Major Pairs: Definition in Forex Trading and How to Trade (2024)

What Are Major Pairs?

The major pairs are the four most heavily traded currency pairs in the forex (FX) market. The four major pairs at present are the:

  1. EUR/USD
  2. USD/JPY
  3. GBP/USD
  4. USD/CHF

These four major currency pairs are deliverable currencies and are part of the Group of Ten (G10) currency group. While these currencies contribute a significant amount of volume related to economic transactions, they are also some of the most heavily traded pairs for speculative purposes.

Key Takeaways

  • The major currency pairs on the forex market are the EUR/USD, USD/JPY, GBP/USD, and USD/CHF.
  • The four major currency pairs are some of the most actively traded pairs in the world, along with the so-called commodity currency pairs: USD/CAD, AUD/USD, and NZD/USD.
  • The EUR/USD is by far the most heavily traded currency pair in the world and is popular among speculators due to its large daily volume.

Understanding the Major Pairs

The major pairs are considered by many to drive the global forex market and are the most heavily traded. Although it is widely regarded that the major pairs consist of only four pairs, some believe that the USD/CAD, AUD/USD, and NZD/USD pairs should also be regarded as majors. These three pairs can be found in the group known as the "commodity pairs."
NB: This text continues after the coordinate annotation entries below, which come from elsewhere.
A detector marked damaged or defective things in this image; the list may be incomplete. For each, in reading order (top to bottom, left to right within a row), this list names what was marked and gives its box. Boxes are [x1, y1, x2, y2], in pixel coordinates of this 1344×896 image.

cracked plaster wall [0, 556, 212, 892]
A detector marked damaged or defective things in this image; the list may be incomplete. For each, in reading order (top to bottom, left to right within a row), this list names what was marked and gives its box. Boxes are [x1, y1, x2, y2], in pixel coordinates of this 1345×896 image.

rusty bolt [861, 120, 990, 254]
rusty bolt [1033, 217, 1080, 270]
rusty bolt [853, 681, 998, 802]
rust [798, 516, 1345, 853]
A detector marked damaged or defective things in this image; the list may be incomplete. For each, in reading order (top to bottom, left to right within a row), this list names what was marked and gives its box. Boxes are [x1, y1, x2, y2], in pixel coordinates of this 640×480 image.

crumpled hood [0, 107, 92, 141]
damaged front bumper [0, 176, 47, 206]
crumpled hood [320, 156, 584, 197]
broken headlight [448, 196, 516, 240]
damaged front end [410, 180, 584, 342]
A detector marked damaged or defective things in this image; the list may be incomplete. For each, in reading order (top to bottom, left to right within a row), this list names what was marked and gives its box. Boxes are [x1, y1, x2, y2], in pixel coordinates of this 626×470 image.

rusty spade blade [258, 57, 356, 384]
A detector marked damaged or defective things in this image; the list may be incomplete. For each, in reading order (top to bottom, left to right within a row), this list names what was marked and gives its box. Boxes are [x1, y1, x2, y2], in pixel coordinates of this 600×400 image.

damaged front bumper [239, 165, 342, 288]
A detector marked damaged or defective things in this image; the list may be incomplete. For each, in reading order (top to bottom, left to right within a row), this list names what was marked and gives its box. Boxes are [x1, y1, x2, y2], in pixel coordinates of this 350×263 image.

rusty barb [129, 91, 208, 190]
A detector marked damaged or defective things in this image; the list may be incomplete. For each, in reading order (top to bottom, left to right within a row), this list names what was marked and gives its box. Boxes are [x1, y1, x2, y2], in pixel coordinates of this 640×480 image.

The five currencies that make up themajor pairs—the U.S. dollar, euro, Japanese yen, British pound, and Swiss franc—are all among the top seven of the most traded currencies as of 2021.

The EUR/USD is the world's most heavily traded currency pair, representing more than 20% of all forex transactions. The USD/JPY currency pair is a distant second place, followed by the GBP/USD, and the USD/CHF with a small share of the global forex market.

More than half of trades in the forex market involve the U.S. dollar.

Due to their commodity-based economies, trading volumes in the USD/CAD, AUD/USD, and NZD/USD will often exceed those in the USD/CHF, and sometimes the GBP/USD.

Why Traders Trade the Major Pairs

Volume tends to attract more volume. This is because with more volume, spreads between the bid and ask price tend to narrow. The major pairs have lots of volume. They thus tend to have smaller spreads than exotic pairs and attract the most traders to them, which keeps the volume high.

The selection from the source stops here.